* _BRANO_:
In momenti come questi forse più che la novità ad ogni costo, paga la riscoperta del “classico”, l’espressione di un determinato territorio. In un certo senso può essere una scelta rassicurante. Il momento è di grande confusione, non strettamente in senso negativo, ma di caos si tratta: c’è tanta informazione, di cucina ne parlano ovunque e l’offerta è smisurata. A far da mangiare ci provano in tanti, improvvisando, per poi magari chiudere dopo un anno.

* _ELENCO_:
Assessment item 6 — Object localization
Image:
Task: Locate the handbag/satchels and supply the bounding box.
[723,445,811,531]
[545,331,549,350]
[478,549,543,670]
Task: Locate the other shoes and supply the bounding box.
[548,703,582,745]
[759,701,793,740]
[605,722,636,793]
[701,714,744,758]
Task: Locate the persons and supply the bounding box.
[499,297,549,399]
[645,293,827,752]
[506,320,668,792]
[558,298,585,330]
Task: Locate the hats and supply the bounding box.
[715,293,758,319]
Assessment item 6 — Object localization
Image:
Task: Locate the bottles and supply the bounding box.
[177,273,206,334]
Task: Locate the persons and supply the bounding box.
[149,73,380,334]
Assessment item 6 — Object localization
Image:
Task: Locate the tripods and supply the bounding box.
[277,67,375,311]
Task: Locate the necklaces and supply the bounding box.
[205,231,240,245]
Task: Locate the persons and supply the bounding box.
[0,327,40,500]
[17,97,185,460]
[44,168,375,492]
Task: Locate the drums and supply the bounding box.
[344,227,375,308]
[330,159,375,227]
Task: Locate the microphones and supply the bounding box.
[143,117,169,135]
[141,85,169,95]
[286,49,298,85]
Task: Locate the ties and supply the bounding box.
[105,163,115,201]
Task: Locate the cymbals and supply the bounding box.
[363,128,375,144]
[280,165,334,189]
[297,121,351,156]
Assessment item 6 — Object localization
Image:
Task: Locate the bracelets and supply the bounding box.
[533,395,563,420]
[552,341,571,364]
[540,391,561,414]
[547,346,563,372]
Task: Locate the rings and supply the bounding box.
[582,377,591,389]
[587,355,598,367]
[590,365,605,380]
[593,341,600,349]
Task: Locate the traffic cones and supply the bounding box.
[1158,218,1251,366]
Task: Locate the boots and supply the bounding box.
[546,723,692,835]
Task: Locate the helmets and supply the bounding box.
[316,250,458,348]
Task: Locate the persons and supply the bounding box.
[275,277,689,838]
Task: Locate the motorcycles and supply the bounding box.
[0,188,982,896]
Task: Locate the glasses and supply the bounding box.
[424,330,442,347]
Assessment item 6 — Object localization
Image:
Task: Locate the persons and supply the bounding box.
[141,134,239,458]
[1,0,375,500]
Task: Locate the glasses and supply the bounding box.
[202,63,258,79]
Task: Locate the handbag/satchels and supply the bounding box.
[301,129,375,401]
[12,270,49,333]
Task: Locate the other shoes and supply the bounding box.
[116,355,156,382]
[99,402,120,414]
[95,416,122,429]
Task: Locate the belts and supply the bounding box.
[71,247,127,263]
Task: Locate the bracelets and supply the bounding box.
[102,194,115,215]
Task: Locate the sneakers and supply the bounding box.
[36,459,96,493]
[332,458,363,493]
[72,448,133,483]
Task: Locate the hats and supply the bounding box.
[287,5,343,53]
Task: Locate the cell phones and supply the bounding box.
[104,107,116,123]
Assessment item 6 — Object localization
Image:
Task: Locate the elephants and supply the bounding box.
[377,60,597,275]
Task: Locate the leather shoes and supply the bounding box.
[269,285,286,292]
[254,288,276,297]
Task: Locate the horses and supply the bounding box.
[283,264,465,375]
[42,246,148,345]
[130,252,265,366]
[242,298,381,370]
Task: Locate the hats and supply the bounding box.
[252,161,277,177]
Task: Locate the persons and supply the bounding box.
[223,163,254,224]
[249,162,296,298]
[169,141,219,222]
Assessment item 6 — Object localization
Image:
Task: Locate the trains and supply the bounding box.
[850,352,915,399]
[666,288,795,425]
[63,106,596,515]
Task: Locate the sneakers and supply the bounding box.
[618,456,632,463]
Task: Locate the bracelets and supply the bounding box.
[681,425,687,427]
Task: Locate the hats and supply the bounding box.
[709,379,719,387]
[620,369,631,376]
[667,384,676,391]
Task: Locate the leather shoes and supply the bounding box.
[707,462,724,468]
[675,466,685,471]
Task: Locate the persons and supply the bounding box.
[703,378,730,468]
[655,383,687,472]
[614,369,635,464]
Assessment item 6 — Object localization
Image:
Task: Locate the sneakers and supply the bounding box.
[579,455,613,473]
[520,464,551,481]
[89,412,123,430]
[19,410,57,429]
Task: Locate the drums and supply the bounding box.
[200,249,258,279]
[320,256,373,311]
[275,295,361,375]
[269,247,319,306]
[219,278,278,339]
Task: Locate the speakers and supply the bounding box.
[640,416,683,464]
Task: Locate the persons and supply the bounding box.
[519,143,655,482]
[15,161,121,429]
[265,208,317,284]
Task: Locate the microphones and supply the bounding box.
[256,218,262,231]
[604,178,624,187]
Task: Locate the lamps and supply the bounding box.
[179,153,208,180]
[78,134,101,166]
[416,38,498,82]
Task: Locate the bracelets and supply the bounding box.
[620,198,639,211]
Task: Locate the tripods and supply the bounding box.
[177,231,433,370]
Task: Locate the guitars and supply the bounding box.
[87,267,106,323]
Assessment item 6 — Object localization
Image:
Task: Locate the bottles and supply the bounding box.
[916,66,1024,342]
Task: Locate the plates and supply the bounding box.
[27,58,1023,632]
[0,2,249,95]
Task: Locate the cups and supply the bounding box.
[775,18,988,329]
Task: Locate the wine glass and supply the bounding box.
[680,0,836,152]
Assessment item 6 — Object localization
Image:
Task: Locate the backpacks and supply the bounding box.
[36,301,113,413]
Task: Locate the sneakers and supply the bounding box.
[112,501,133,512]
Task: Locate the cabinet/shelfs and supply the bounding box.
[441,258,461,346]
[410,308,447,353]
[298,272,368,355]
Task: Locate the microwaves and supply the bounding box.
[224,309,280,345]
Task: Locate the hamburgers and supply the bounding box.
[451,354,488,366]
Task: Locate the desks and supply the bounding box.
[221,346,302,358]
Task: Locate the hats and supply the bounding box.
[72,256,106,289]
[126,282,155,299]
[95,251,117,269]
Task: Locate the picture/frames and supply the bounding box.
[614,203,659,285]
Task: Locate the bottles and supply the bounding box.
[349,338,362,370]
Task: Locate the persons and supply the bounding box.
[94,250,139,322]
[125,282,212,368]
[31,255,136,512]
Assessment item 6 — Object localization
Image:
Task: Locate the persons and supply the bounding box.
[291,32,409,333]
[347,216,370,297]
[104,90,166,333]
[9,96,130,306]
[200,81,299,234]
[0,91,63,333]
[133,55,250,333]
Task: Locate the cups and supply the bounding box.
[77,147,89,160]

* _CONSEGNA_: Secondo il brano, che cosa succede magari a chi prova a far da mangiare improvvisando? Per questo esercizio il materiale non viene utilizzato.

* _SOLUZIONE_: Magari chiude dopo un anno.